We've all seen the horror stories: someone leaks an API key and wakes up to a $30k cloud bill, or accidentally publishes private code that's now public forever. And with AI tools making everyone ship faster than ever, it's happening more — not less.
Here's the part that surprised me. Most security tools scan your source code or your commits. But a lot of the worst leaks happen somewhere else entirely: in the published package — the exact files npm actually sends out.
Earlier this year, a major AI company accidentally shipped its own source code in an npm package — around 500,000 lines, exposed through a source map that slipped into the build. Their code scanners didn't catch it, because the mistake wasn't in the code. It was in what got packaged.
That gap bugged me, so I built a tiny tool for it.
LeakGate
It runs right before you publish and checks exactly the files npm would actually send (via npm pack), for things you never want to go public:
- Hardcoded keys — AWS, Stripe, OpenAI, Anthropic, Google, GitHub, Slack
- Database URLs with passwords, and private key blocks
- Dangerous files —
.env, source maps,.git,.pem/.key, DB dumps,.npmrc
One command, no config:
npx leakgate
Example output on a messy project:
LeakGate — pre-publish safety check
Checked 5 files that npm would publish.
✗ Stop — found 2 serious problems.
CRITICAL Stripe live secret key
in src/index.js:2 (sk_liv…fGh)
→ Remove it and roll the key in your Stripe dashboard.
CRITICAL Environment secrets file (.env)
in .env
→ Add the .env file to your .npmignore / .gitignore so it is never published.
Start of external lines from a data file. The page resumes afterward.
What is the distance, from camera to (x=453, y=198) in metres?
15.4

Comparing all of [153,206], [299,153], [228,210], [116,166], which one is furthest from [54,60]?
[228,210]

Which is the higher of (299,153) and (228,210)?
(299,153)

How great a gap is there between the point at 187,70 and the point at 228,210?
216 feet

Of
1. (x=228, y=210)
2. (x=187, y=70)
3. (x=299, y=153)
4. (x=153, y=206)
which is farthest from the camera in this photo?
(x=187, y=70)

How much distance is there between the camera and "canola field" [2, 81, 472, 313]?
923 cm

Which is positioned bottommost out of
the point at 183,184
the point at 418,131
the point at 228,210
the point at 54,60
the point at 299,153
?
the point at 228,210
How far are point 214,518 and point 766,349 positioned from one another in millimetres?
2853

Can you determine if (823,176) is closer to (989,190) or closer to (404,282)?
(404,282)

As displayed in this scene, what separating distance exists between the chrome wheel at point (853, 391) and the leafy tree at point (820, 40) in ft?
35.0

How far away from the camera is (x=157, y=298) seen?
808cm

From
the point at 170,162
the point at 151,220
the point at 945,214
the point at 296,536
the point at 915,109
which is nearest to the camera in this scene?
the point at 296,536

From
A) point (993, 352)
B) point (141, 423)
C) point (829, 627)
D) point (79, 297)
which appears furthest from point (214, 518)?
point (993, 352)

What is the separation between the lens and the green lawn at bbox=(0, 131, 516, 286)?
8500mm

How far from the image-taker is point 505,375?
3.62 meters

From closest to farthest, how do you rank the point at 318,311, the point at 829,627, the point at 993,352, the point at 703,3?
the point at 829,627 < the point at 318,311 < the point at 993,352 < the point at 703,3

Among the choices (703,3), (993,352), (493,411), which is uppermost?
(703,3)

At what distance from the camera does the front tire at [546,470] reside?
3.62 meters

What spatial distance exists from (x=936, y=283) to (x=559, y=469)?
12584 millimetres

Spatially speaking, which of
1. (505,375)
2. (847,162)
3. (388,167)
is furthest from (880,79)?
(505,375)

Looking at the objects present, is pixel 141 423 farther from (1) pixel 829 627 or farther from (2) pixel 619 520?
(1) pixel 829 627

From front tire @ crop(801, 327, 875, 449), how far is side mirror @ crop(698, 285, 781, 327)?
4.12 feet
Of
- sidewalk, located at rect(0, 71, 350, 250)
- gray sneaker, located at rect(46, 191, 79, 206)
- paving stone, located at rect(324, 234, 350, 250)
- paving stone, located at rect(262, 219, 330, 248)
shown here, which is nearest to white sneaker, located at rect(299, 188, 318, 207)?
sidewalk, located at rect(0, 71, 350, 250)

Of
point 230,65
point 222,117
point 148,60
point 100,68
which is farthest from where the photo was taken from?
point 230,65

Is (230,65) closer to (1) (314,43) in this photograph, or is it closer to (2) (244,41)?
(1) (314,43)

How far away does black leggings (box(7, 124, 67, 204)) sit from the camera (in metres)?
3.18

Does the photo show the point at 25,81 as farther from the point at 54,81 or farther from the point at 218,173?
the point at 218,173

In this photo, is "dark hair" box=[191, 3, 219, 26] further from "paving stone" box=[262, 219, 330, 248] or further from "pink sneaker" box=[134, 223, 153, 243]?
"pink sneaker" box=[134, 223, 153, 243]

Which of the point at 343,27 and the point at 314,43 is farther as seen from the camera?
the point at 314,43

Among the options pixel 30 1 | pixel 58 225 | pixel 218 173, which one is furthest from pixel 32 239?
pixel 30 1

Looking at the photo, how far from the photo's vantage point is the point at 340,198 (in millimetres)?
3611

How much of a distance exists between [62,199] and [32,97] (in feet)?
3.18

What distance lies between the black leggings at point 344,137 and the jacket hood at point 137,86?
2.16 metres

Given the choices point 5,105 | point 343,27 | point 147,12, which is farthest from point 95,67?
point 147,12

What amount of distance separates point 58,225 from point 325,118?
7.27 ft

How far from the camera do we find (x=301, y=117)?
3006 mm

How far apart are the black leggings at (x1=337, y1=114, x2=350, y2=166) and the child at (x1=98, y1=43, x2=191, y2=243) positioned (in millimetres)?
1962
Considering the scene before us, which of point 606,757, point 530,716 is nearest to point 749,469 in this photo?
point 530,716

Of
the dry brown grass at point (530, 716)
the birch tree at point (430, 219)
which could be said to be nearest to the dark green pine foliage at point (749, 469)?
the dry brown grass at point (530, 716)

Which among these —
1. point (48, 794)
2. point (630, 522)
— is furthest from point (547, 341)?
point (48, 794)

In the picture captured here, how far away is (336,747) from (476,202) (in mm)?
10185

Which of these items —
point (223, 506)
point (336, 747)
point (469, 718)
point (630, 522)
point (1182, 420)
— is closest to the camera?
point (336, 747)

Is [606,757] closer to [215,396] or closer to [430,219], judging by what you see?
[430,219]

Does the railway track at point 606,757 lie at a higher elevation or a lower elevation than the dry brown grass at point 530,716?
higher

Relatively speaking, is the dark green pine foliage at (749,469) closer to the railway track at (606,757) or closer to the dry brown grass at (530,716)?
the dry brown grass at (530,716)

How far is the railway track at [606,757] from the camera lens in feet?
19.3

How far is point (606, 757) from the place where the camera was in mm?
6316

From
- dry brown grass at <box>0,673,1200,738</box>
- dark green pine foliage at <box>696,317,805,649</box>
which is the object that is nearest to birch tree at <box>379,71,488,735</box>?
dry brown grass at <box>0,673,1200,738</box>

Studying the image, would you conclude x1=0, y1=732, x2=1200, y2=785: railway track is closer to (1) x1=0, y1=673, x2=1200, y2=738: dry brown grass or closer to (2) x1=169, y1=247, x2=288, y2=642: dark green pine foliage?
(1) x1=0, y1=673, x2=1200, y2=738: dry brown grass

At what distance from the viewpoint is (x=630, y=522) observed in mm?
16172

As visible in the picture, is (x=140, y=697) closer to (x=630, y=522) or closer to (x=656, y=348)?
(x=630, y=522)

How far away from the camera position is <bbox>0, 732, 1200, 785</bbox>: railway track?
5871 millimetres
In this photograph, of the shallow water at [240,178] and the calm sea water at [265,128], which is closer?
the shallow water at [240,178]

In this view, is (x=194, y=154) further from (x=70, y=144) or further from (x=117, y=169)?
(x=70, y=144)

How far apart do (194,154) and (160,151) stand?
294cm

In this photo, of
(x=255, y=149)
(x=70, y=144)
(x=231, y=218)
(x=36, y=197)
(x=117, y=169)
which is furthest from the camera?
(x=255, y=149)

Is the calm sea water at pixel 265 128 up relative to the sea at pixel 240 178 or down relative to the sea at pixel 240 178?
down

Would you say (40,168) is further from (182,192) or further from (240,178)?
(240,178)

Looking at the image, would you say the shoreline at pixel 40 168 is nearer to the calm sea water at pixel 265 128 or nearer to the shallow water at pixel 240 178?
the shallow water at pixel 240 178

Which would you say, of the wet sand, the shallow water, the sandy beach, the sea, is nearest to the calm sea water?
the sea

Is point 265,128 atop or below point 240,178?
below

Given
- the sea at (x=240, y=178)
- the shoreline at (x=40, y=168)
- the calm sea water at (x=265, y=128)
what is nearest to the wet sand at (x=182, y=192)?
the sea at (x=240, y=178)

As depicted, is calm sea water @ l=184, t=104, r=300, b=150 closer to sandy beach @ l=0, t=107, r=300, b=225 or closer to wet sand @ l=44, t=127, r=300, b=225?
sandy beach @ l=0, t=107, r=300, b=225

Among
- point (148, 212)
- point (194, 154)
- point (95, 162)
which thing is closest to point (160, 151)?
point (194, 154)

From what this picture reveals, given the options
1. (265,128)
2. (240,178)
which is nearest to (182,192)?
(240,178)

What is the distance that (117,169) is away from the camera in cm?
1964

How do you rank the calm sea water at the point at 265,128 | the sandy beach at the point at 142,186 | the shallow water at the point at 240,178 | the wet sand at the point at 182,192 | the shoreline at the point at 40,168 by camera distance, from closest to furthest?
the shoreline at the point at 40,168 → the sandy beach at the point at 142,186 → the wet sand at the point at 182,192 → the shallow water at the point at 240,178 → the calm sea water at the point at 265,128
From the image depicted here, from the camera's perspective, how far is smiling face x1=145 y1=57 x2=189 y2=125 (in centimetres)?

It exits with code 1 when it finds something, so you can wire it into prepublishOnly or CI to block a risky release.
The part that made me laugh
While pushing LeakGate to GitHub, GitHub's own secret scanner blocked my push — it caught the fake test secrets in my test fixtures. Two scanners doing their job, and the tool basically proved its own point before it even launched. 😅
Honest status
It's free and open source (MIT), and it's an early v0.1 — npm/JavaScript only for now. Bigger tools like Snyk and GitGuardian do far more at the org level; LeakGate is deliberately the tiny, zero-setup "check before you ship" piece I wanted for myself.
If you publish to npm, give it a run before your next release. And I'd genuinely love feedback: would you use this before publishing, and what should I add next? (More languages? A "fix it for me" mode? Continuous watching?)